Bengals WR Tee Higgins had an outstanding rookie season with 67 catches for 908 yards and six touchdowns. But the second-round pick out of Clemson fell just short of a few benchmarks he was targeting, like a 1,000-yard season or Chris Collinsworth‘s rookie reception record, after a hamstring injury knocked him out for the season finale. He has no shortage of ambitious goals for his second season. 

“Another achievement I always wanted to accomplish, to have a 1,000-yard season,” Higgins said via the Athletic’s Paul Dehner Jr. “Not just in the league but in college. I achieved it once, but being able to do it in the league full of pro players would be an unbelievable achievement. Being able to do that, I obviously wanted to break the reception record for the Bengals. I caught it but it was called back and so I happened to get hurt on that play. It is what it is, come back stronger next year.”

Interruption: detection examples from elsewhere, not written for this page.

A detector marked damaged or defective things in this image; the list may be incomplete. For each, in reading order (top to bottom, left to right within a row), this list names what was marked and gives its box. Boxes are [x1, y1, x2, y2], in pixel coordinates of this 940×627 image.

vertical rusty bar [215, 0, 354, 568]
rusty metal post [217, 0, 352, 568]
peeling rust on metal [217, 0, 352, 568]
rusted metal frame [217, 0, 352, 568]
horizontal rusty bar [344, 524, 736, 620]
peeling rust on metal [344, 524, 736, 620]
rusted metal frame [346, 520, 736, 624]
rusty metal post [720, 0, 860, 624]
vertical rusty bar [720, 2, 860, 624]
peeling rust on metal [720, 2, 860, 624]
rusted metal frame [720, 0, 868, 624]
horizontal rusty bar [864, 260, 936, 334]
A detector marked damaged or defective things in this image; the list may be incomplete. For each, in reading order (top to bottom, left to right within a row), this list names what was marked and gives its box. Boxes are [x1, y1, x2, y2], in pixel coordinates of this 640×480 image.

Browns TE David Njoku wouldn’t comment on his future with the organization when asked if he feels Cleveland is the right place for him. Njoku notably requested trades in July and prior to the deadline in October. 

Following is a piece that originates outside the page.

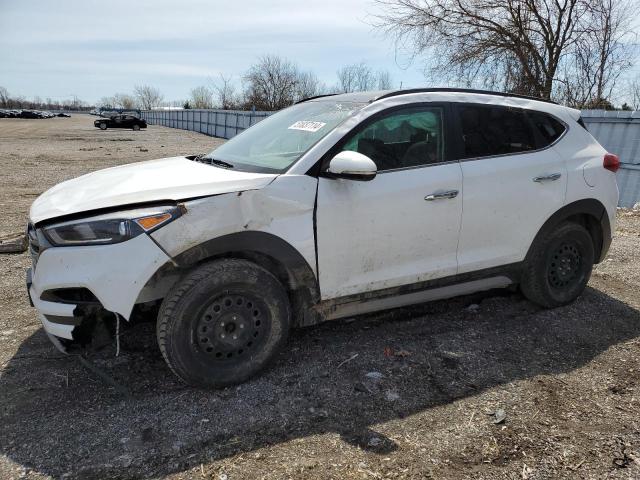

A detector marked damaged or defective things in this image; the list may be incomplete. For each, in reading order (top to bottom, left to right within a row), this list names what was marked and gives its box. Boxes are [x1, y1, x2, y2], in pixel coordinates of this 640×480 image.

front bumper damage [27, 233, 170, 352]
cracked headlight [42, 204, 182, 246]
crumpled front hood [30, 158, 276, 225]
damaged white suv [26, 90, 620, 388]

That’s a good question,” Njoku said, via Scott Petrak of BrownsZone. “I’m not going to answer that right now. I have no comment towards that at this moment. I’m just going to enjoy my family, my friends, my loved ones. I have a couple of projects happening in the near future, so I’m just focused on the right now and let everything handle itself in the near future.”

Njoku said he “was confused” to see the Browns sign TE Austin Hooper as a free-agent and draft fourth-round TE Harrison Bryant in last year’s draft after exercising his fifth-year option. 

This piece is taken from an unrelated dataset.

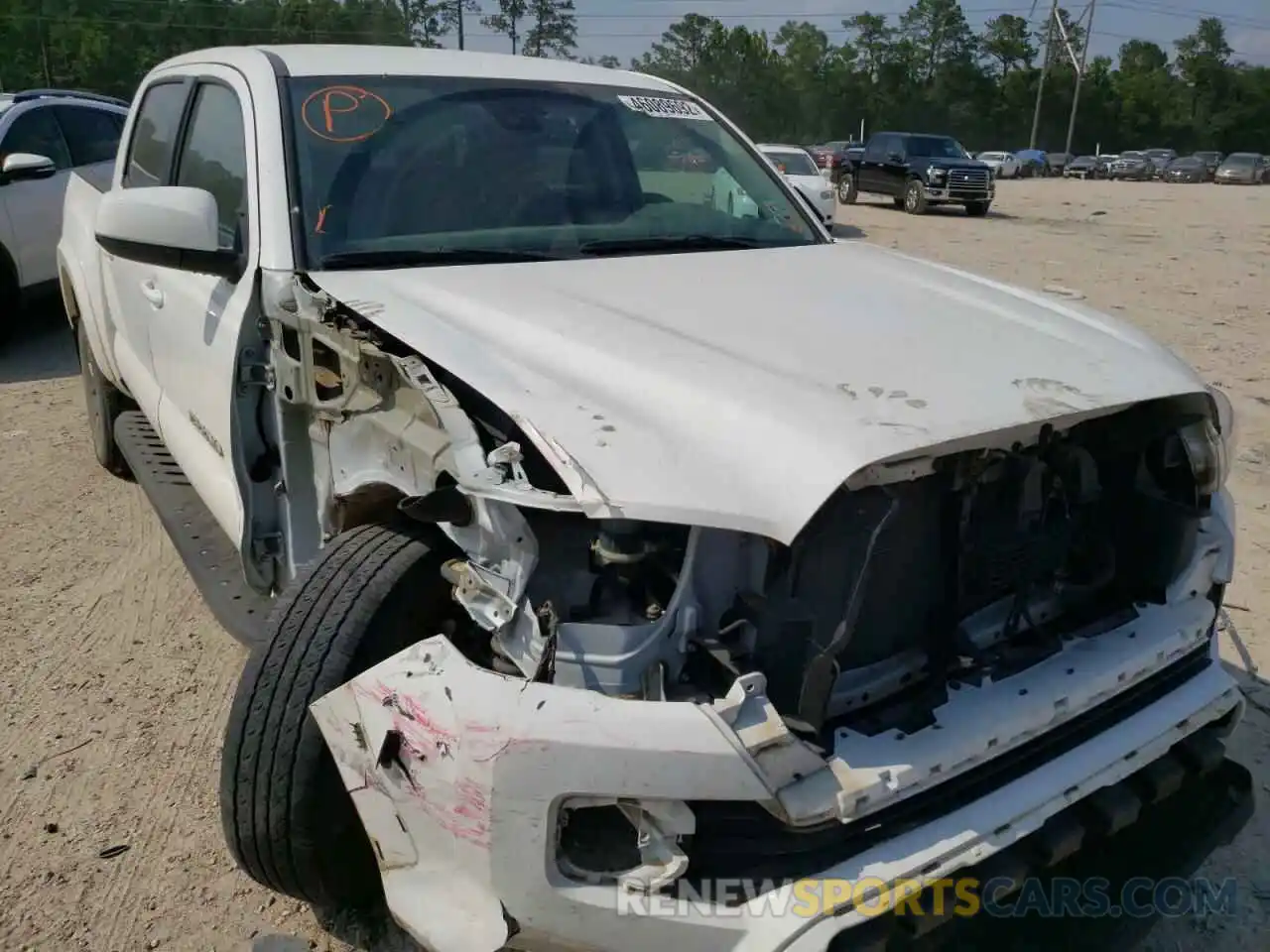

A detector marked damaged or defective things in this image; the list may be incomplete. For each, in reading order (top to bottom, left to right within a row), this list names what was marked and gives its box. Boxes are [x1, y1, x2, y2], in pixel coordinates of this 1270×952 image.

“I was confused because the Browns (exercised) my fifth-year option and they got all of these other tight ends,” Njoku said. “At the same time, I’d been hearing (coach) Kevin Stefanski’s offense is very tight end-oriented. So I was optimistic about everything. I was excited to get back to work. With a couple of complications obviously here and there throughout the season, it put me in a predicament where I had nothing to do but just put my head down and work.

Njoku called 2020 a “roller coaster” given he was upset with his playing time but did not want to become a distraction from Cleveland’s winning season. 

“Last year was definitely a roller coaster for me,” Njoku said. It was an interesting year, another year of growth. I learned a lot about myself. I pushed through adversity, physical and mental. I just found myself in a position where I’m upset with the playing time, but this team that I’m on is winning and I don’t want to ruin it for anybody else around me. I don’t want to ruin it for myself.”


Ravens OT Orlando Brown Jr shed some light on his desire to play left tackle that could lead to a split between him and the organization his father played for. Brown has been locked in on the right side since being drafted but moved to the left after LT Ronnie Stanley went down soon after signing a mammoth extension. 

Left tackle has traditionally been the premier position but right tackles have grown in importance with how many elite pass rushers there are across the league. Contracts still tend to favor tackles on the left though, like Stanley who signed for nearly $20 million a year. Brown says his desire to play on the left is less about the contractual difference and more because his father played on the left side.

“It’s never been about the money,” he tweeted. “I’m so appreciative for this organization and all my teammates. I couldn’t thank [GM Eric] DeCosta enough, he’s a incredible football mind and one the best men I know. I want to live out the dream my dad had for me.”

Brown expanded more in an interview, talking about the impact his late father, a larger-than-life person and personality who played several years in the NFL for the Ravens, had on him. 

“Growing up in my household, if you were going to play O-line, my dad didn’t want you being on the right side,” Brown said via Daniel Oyefusi of the Baltimore Sun. “It was one of those deals where he felt as though the right tackle — and especially at the time when he played — he felt the right tackle was not considered the best tackle on the offensive line and in the offensive line room. And his mentality and approach was, ‘I want you to be better than me.’ So from Day 1, when I started playing offensive line, it was always him working me on the left side.”